GKE Backup & Disaster Recovery
Protects stateful GKE workloads using Backup for GKE.
CLI Reference
# Enable GKE Backup addon (Slow cluster-level update)
gcloud container clusters update <CLUSTER_NAME> --enable-gke-backup --region <REGION> --quiet
# Create Backup Plan
gcloud container backup-restore backup-plans create <PLAN_NAME> \
--cluster=<CLUSTER_NAME> --location=<REGION> \
--retention-days=<DAYS> --cron-schedule="<CRON>" --all-namespaces --quiet
# Trigger Manual Backup
gcloud container backup-restore backups create <BACKUP_NAME> \
--backup-plan=<PLAN_NAME> --location=<REGION> --quiet
# Create Restore Plan
gcloud container backup-restore restore-plans create <RESTORE_PLAN_NAME> \
--cluster=<TARGET_CLUSTER_NAME> --location=<REGION> --backup-plan=<SOURCE_BACKUP_PLAN_NAME> \
--cluster-resource-conflict-policy=USE_EXISTING_VERSION --namespaced-resource-restore-mode=FAIL_ON_CONFLICT --quiet
# Execute Restore
gcloud container backup-restore restores create <RESTORE_NAME> \
--restore-plan=<RESTORE_PLAN_NAME> --backup=<BACKUP_NAME> --location=<REGION> --quiet
Best Practices
- CMEK Encryption: Encrypt backup plans using Customer-Managed Encryption
Keys:
--backup-encryption-key=<KEY>. - Scope: Prefer backing up specific namespaces rather than the entire
cluster:
--included-namespaces=<ns1>,<ns2>.
Troubleshooting & Common Pitfalls (CRITICAL)
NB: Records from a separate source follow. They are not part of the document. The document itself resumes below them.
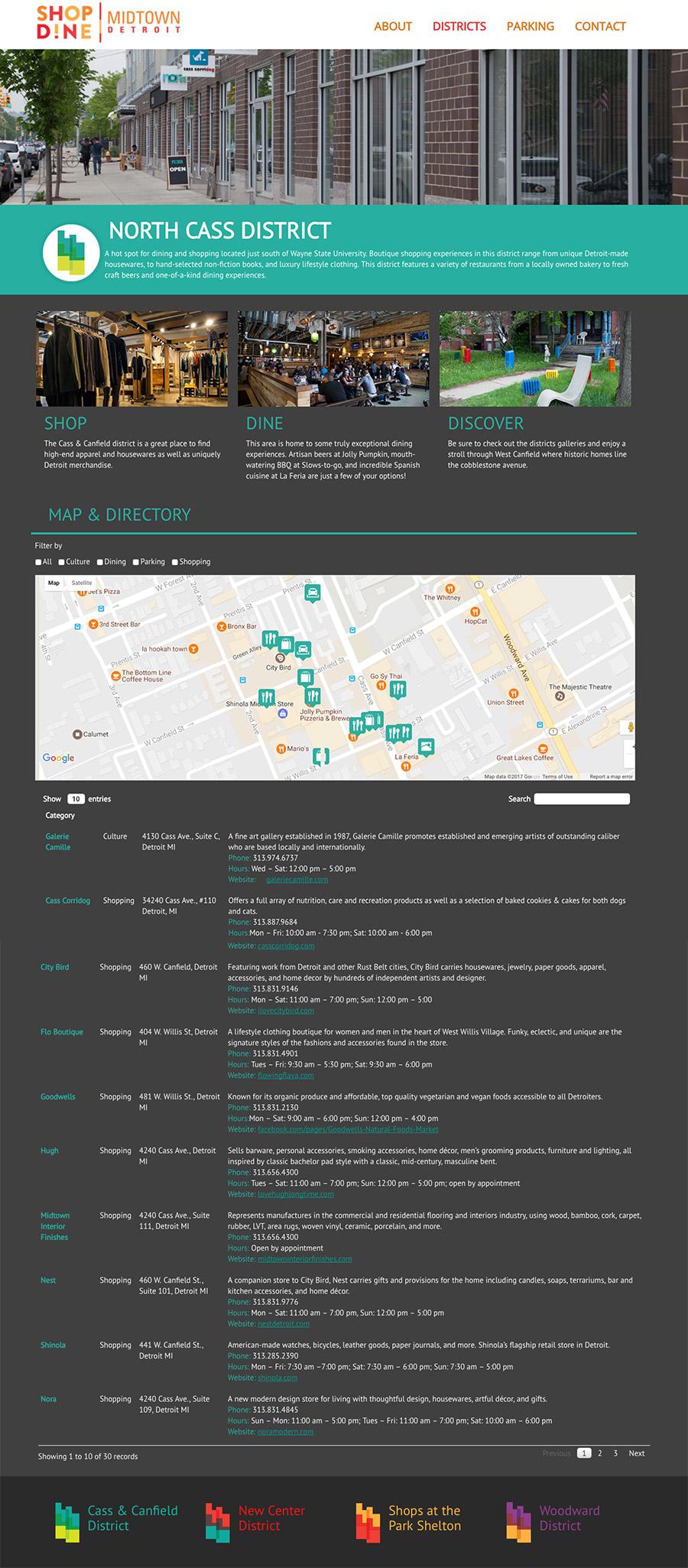 Shop DIne Midtown - Homepage
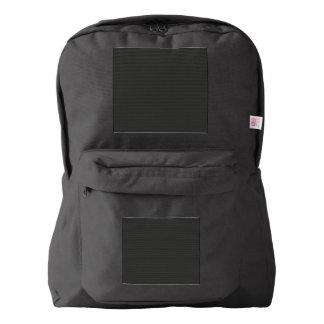 Carbon fiber Pattern Backpack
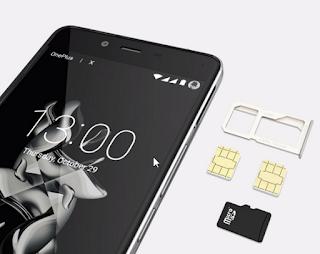 Harga OnePlus X Terbaru lengkap dengan spesifikasi, Hp 4G LTE dengan kamera 8 MP harga murah hadir di indonesia, One Plus X, Berita Smartphone Terbaru, Daftar Ponsel Android Terbaru, Hp Android Murah Berkualitas Terbaik, Hp android yang memiliki kamera depan bagus, daftar hp kamera terbaik,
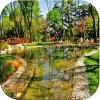 Tile Puzzle – Turkey Gardens TAMCO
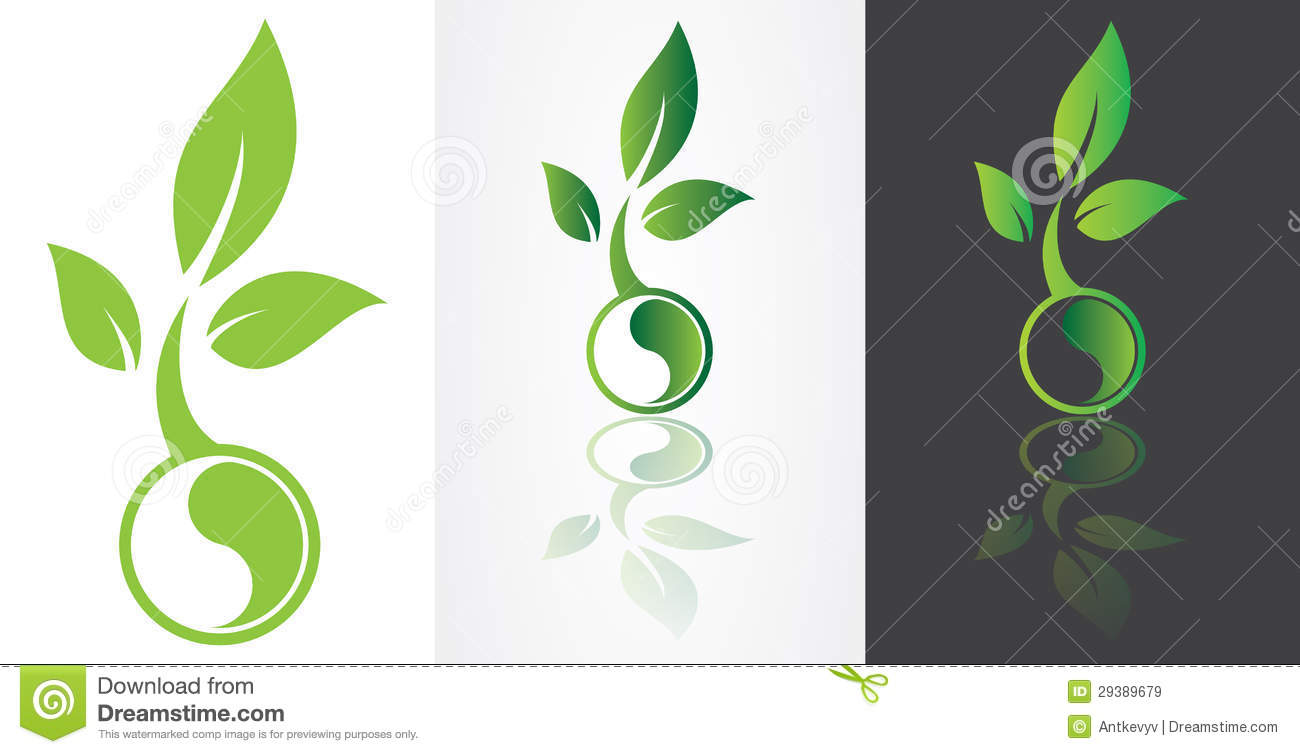 ying yang symbolism with green leaf stock vector image Ying Yang Vector Art Military Vector Ying Yang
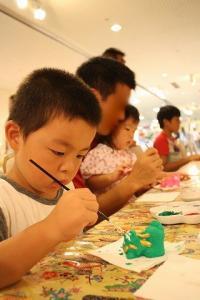 2010.09.06 沖縄旅行 128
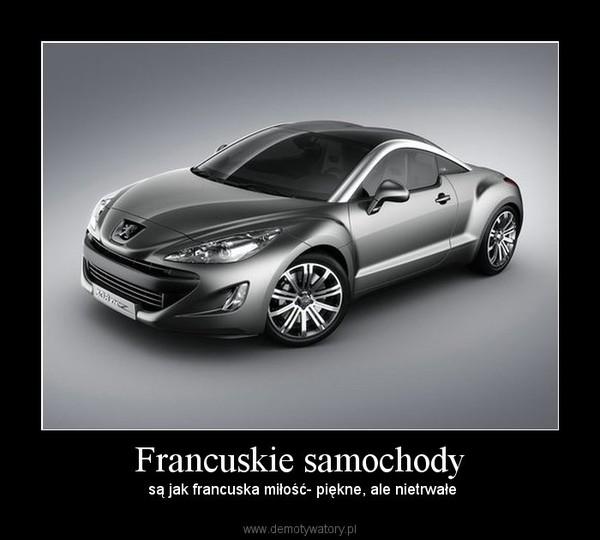 Czytelnicy pytają #2 - Ulubione francuskie samochody - nagłówek - Francuski przy kawie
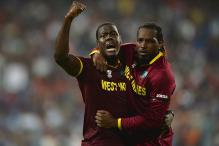 Brathwaite Blitz: Twitter goes through the rough in West Indies' praise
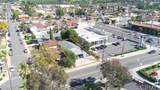 11932 Esplanade Street - Photo 1
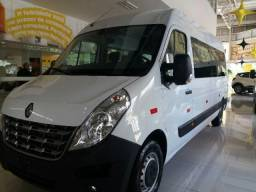 Renault Master Executive 20/21 - 2020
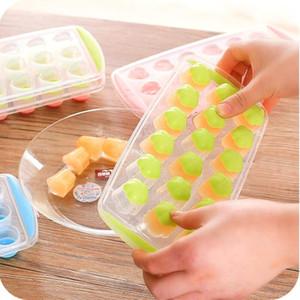 Formas de frutas del cubo de hielo Bandejas la fácil liberación de silicona de grado hielo Pan de chocolate Moldes fabricante del caramelo de la jalea del molde para Bar Herramienta LX3711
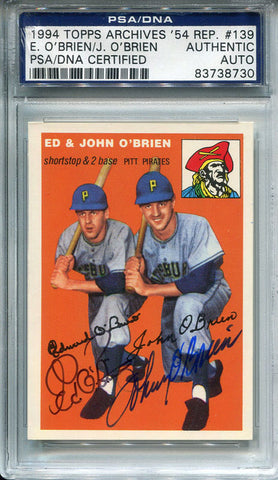 Ed O'Brien and John O'Brien Autographed 1994 Topps Card (PSA/DNA)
[!IMPORTANT] Slow Operations: Enabling GKE Backup (
--enable-gke-backup) triggers a slow Google Cloud control plane cluster update that takes several minutes. * Rule: Do not run a terminal loop waiting for the GKE Backup addon to become active. * Action: Provide the command to enable the addon, explain that the operation will proceed in the background, and immediately proceed to write the backup plan configs. Do not block.